数据与计算发展前沿 ›› 2025, Vol. 7 ›› Issue (4): 67-78.

CSTR: 32002.14.jfdc.CN10-1649/TP.2025.04.006

doi: 10.11871/jfdc.issn.2096-742X.2025.04.006

• 专刊:空间科学大数据智能算法模型与工具 • 上一篇    下一篇

语义关联驱动的空间科学数据仓储系统构建与关联推荐研究

吴兆晨(),路长发*(),李刚,蓝晨阳,王慈枫   

  1. 中国科学院计算机网络信息中心北京 100083
  • 收稿日期:2025-04-29 出版日期:2025-08-20 发布日期:2025-08-21
  • 通讯作者: 路长发
  • 作者简介:吴兆晨,中国科学院计算机网络信息中心,大数据技术与应用发展部科学数据软件体系实验室,工程师,主要研究方向为大数据管理与分析计算技术。先后参与了“大数据中台”“中国科协大数据知识管理与服务平台”“烟草科技知识图谱”、国家重点研发计划“空间科学大数据智能管理与分析挖掘关键技术及应用”等项目的技术研发和工程实施。
    本文负责关键技术创新、系统原型研发及论文第一章的撰写。
    WU Zhaochen, is an engineer at the scientific data software system lab administrator, Department of Big Data Technology and Application Development, Computer Network Information Center, Chinese Academy of Sciences. His primary research interests include big-data management and analytical computing technologies. He has presided over or participated in the “Big Data Platform”, “CAST Big Data Knowledge Management and Service Platform”, “Tobacco Science and Technology Knowledge Graph” and National Key R&D Program.
    In this paper, he is responsible for key technological innovations, prototype development and writing of Chapter 1.
    E-mail: zcwu@cnic.cn|路长发,中国科学院计算机网络信息中心,大数据技术与应用发展部科学数据软件体系实验室主任,硕士,高级工程师,主要研究方向为大数据管理技术。先后主持或参与了“大数据中台”“中国科协大数据知识管理与服务平台”“烟草科技知识图谱”“国家空间科学中心领域大数据知识图谱服务平台”“智慧中科院知识图谱与专家画像系统”“中国科学院学部专家人才推荐系统”等项目的技术研发和工程实施。
    本文负责学术指导、关键技术创新及论文终稿审定。
    LU Changfa, with a master’s degree, is a senior engineer and scientific data software system lab administrator of the Department of Big Data Technology and Application Development, Computer Network Information Center, Chinese Academy of Sciences. His main research direction is big data management technology. He has presided over or participated in the “Big Data Platform”, “CAST Big Data Knowledge Management and Service Platform”, “Tobacco Science and Technology Knowledge Graph”, “National Space Science Center Big Data Knowledge Graph Service Platform”, “Smart CAS Knowledge Graph and Expert Portrait System”, “Expert Talent Recommendation System of CAS” and other projects’ technical research and development and engineering implementation.
    In this paper, he is responsible for academic supervision, key technological innovations, and final approval of the paper.
    E-mail: luchangfa@cnic.cn
  • 基金资助:
    国家重点研发计划“空间科学大数据智能管理与分析挖掘关键技术及应用”(2022YFF0711400)
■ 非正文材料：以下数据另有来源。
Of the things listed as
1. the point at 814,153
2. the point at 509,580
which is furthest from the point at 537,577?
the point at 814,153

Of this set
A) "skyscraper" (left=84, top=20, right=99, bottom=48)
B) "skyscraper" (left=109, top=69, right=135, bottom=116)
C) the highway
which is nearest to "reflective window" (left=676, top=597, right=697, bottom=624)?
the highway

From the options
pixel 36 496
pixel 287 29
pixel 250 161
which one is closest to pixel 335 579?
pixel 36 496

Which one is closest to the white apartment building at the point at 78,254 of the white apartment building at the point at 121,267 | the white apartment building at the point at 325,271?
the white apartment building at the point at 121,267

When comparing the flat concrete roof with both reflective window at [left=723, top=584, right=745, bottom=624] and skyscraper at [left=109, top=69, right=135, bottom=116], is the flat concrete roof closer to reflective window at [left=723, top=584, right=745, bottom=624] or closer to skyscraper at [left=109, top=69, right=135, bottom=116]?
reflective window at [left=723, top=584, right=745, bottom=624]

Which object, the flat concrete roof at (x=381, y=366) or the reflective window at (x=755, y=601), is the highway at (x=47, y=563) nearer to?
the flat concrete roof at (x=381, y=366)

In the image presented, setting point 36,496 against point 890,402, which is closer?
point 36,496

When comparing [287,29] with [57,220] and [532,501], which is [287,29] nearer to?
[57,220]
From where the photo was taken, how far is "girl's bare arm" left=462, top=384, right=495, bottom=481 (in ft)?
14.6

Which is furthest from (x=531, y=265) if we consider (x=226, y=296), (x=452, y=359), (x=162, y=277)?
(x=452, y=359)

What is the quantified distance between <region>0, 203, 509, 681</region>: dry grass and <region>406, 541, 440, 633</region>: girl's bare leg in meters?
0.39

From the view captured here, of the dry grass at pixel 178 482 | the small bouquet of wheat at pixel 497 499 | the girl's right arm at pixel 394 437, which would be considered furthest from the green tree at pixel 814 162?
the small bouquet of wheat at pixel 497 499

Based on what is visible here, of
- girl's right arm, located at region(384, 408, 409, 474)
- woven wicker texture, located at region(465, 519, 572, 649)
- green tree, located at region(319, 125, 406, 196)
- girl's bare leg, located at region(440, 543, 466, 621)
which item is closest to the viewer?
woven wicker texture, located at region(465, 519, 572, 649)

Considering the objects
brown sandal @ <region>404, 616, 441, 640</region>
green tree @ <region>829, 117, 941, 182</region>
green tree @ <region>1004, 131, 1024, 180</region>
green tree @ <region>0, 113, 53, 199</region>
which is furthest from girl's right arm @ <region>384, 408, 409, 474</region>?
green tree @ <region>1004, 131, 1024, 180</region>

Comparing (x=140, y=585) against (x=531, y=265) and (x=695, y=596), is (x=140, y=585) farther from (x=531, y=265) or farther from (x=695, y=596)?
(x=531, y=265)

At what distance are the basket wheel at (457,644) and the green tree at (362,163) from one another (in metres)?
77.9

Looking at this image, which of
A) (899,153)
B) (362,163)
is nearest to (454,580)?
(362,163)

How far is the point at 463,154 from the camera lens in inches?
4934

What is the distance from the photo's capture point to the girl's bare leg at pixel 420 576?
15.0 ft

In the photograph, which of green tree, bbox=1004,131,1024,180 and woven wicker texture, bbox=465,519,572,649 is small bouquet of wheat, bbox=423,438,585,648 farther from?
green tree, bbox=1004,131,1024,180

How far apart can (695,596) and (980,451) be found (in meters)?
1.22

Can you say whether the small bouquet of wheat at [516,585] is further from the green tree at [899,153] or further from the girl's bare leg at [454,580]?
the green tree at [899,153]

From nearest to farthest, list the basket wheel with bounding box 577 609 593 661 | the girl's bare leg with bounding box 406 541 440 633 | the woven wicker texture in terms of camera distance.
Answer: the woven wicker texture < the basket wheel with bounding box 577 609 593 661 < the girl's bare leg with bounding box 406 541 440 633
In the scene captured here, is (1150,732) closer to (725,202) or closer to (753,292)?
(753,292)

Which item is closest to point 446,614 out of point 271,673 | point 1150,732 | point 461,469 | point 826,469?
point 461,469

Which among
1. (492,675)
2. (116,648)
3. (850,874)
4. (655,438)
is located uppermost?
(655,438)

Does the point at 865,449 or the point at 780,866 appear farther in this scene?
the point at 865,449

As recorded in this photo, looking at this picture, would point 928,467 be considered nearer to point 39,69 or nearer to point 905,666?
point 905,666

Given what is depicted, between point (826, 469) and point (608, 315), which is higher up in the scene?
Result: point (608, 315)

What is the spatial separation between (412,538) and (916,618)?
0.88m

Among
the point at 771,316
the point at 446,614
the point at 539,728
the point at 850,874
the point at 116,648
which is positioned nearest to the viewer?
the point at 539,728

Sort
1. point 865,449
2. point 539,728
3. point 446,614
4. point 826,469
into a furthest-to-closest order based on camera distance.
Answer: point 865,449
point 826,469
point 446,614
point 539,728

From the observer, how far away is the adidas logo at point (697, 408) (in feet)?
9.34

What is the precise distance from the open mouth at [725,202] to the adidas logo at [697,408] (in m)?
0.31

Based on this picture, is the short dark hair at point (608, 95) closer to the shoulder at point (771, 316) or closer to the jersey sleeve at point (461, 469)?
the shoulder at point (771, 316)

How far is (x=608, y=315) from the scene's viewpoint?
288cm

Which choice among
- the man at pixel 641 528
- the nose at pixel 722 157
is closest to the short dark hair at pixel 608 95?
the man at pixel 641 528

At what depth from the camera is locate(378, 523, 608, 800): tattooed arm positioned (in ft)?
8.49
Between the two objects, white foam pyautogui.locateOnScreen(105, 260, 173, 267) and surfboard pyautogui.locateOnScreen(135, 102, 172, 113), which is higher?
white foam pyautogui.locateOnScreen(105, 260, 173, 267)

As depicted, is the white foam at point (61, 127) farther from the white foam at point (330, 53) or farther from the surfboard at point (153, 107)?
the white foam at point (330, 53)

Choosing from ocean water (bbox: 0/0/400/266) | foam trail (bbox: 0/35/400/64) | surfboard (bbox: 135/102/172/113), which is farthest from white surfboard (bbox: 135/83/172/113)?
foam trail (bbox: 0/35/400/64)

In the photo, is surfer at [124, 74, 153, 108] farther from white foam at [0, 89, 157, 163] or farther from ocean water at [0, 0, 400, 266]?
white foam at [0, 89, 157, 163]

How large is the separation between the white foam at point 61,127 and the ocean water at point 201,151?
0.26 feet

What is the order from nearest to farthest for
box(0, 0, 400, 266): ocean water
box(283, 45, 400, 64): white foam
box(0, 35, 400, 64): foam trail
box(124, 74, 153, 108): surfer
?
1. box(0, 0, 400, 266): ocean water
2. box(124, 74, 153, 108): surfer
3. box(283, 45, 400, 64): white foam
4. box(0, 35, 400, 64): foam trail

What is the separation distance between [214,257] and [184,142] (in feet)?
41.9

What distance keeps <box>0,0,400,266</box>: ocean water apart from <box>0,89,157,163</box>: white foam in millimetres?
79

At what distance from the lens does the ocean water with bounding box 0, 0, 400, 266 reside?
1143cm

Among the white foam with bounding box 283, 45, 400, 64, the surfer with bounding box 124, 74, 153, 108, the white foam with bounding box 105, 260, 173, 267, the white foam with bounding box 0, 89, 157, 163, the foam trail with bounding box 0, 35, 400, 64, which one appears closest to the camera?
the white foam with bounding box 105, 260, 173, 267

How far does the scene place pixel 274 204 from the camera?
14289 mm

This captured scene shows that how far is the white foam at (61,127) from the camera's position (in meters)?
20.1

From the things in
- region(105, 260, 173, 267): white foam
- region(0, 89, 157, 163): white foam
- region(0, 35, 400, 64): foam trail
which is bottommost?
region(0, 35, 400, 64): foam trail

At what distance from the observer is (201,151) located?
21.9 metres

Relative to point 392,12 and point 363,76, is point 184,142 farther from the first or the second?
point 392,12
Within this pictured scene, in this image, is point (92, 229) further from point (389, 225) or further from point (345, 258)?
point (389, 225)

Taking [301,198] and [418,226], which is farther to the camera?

Research on Construction of a Semantic Association-Driven Space Science Data Repository System and Dataset Association Recommendation

WU Zhaochen(),LU Changfa*(),LI Gang,LAN Chenyang,WANG Cifeng   

  1. Computer Network Information Center, Chinese Academy of Sciences, Beijing 100083, China
  • Received:2025-04-29 Online:2025-08-20 Published:2025-08-21
  • Contact: LU Changfa

摘要:

【背景】随着空间科学领域多模态数据规模的指数级增长,现有数据管理系统面临严峻的挑战,传统架构下数据间语义关联的缺失严重制约了跨学科知识发现的效率。【目的】本研究旨在构建语义增强的空间科学数据仓储系统,深度挖掘多源数据的元数据语义及其关联关系,提升关联分析的能力。【方法】基于概念层-逻辑层-物理层的建模架构,构建了空间科学数据元数据语义关联网络。通过非侵入式数据整合方法,在不改变现有业务系统架构的前提下,研发了档案库对接服务、统一对外服务、图数据库管理、图查询引擎等部件,实现了空间科学数据仓储系统。进一步设计了基于元数据语义的相似度计算算法,量化数据实体间的关联强度,并通过数据集关联推荐实验进行技术验证。【结论】实验表明,本研究提出的方法能够有效提升空间科学数据的知识发现效率,为破解多模态数据融合难题提供了新思路,显著增强了复杂科学数据的知识发现能力。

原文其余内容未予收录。